Studio album by Platinum Blonde
- Released: January 1984
- Studio: Metalworks, Mississauga, Ontario
- Genre: Pop rock; new wave;
- Label: Columbia Records
- Producer: David Tickle

Platinum Blonde chronology
| Platinum Blonde (1983) | Standing in the Dark (1984) | Alien Shores (1985) |

Singles from Standing in the Dark
- "Doesn't Really Matter" Released: January 1983; "Standing in the Dark" Released: April 1983; "Not In Love" Released: October 1984; "Take It From Me" Released: 1985;

= Standing in the Dark (album) =

Standing in the Dark is the debut studio album by Platinum Blonde. Released by Columbia/CBS Records Canada in January 1984, it expanded on the band's original six-track EP. With the addition of four new tracks ("Standing in the Dark", "Sad Sad Rain", "Cast A Shadow", and "Leaders In Danger"), the album garnered the band their first taste of attention after going triple platinum in Canada.

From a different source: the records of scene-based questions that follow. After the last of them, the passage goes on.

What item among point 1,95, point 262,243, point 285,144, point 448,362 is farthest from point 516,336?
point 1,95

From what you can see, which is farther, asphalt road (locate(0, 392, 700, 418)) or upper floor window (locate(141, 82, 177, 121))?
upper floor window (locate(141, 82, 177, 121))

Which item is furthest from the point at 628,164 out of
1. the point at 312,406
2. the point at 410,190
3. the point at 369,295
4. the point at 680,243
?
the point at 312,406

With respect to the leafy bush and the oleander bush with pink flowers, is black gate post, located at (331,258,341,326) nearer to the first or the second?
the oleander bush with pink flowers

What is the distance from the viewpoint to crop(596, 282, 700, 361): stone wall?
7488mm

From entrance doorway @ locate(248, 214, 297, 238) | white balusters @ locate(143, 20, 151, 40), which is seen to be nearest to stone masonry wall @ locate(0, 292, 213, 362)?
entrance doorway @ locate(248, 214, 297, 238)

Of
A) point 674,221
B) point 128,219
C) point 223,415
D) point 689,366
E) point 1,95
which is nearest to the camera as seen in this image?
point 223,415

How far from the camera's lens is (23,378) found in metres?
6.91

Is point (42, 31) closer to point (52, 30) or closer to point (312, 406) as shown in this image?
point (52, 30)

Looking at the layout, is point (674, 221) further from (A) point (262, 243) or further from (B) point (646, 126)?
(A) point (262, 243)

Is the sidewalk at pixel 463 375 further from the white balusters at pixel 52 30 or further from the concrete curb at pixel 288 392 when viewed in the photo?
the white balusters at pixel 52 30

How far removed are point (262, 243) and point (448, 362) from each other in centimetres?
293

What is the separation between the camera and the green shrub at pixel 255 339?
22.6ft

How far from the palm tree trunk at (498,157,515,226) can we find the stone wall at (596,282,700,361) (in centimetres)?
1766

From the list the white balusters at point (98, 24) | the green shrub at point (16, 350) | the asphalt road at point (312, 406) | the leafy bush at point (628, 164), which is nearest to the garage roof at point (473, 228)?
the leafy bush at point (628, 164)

It was number 15 for 4 weeks on the Canadian RPM charts. It was on the charts for 43 weeks.

Two of the music videos for this album, "Standing in the Dark" and "Doesn't Really Matter", were nominated for Juno Awards for Video of the Year in 1984.

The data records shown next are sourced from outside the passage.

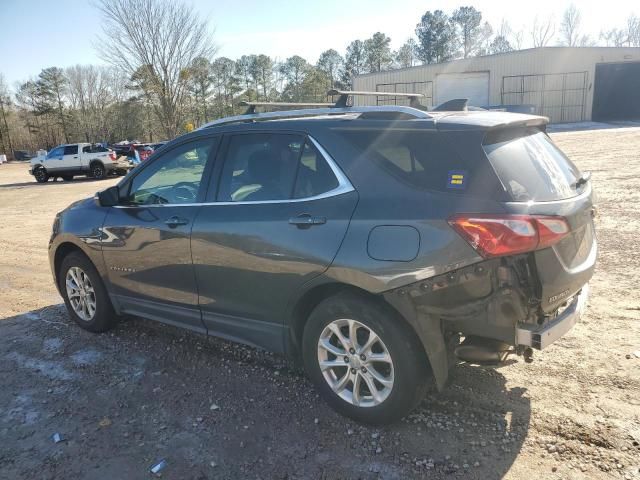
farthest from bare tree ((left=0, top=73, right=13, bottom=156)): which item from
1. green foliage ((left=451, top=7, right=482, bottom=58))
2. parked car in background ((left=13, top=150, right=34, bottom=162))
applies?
green foliage ((left=451, top=7, right=482, bottom=58))

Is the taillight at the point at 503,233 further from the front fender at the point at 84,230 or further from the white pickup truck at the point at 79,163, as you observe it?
the white pickup truck at the point at 79,163

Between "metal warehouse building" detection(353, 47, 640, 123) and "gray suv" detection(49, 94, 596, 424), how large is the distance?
3555 centimetres

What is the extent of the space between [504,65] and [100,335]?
41301 millimetres

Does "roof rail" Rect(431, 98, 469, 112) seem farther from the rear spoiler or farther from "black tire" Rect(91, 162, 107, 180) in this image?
"black tire" Rect(91, 162, 107, 180)

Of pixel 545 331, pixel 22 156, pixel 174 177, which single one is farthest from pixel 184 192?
pixel 22 156

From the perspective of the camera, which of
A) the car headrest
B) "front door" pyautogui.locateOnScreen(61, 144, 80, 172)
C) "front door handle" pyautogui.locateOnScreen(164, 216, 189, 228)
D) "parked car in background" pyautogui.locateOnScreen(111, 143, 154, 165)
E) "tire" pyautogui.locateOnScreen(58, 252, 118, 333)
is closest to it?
the car headrest

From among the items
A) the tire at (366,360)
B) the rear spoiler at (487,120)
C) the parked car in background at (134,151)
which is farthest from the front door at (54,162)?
the rear spoiler at (487,120)

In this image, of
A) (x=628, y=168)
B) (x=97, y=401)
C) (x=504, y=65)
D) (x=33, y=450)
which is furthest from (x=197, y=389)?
(x=504, y=65)

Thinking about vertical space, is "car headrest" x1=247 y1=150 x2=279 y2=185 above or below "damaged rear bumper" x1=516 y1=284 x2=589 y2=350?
above

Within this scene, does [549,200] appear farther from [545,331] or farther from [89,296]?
[89,296]

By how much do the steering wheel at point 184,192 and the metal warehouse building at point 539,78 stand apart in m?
35.2

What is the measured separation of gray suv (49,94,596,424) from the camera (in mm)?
2604

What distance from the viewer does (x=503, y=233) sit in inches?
99.3

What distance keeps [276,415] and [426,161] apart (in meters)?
1.84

The album spawned four singles: "It Doesn't Really Matter," "Standing In The Dark," "Not In Love" and "Take It From Me". "Not In Love" was covered by Toronto-synth duo Crystal Castles, who are friends of lead Blonde Mark Holmes.

Professional ratings
Review scores
| Source | Rating |
| Allmusic | Star |

== Track listing ==

Side one
| No. | Title | Writer(s) | Length |
|---|---|---|---|
| 1. | "Doesn't Really Matter" | Mark Holmes, Sergio Galli | 4:05 |
| 2. | "Standing In The Dark" | Holmes | 3:19 |
| 3. | "Sad Sad Rain" | Holmes, Galli | 3:50 |
| 4. | "Take It From Me" | Holmes, Galli | 4:01 |
| 5. | "Cast A Shadow" | Holmes | 3:40 |

Side two
| No. | Title | Writer(s) | Length |
|---|---|---|---|
| 6. | "Leaders In Danger" | Holmes | 4:19 |
| 7. | "Not In Love" | Holmes, Galli | 4:07 |
| 8. | "Video Disease" | Holmes | 3:46 |
| 9. | "All Fall Down" | Holmes | 4:15 |
| 10. | "Cinderella Story" | Galli | 1:54 |

== Credits ==
Platinum Blonde:
- Sergio Galli – guitar, backing vocals
- Mark Holmes – lead vocals, bass, keyboards
- Chis Steffler – drums, percussion

with "assisting musicians":
- Bruce Barrow – bass
- Claude Desjardins – keyboards, drums, percussion
- Steve Sexton – keyboards
- Jo-Anne Bates – backing vocal

The instruments these musicians played are not noted on the actual album package, but Barrow is normally a bassist, Desjardins a drummer/keyboardist, and Sexton a keyboard player.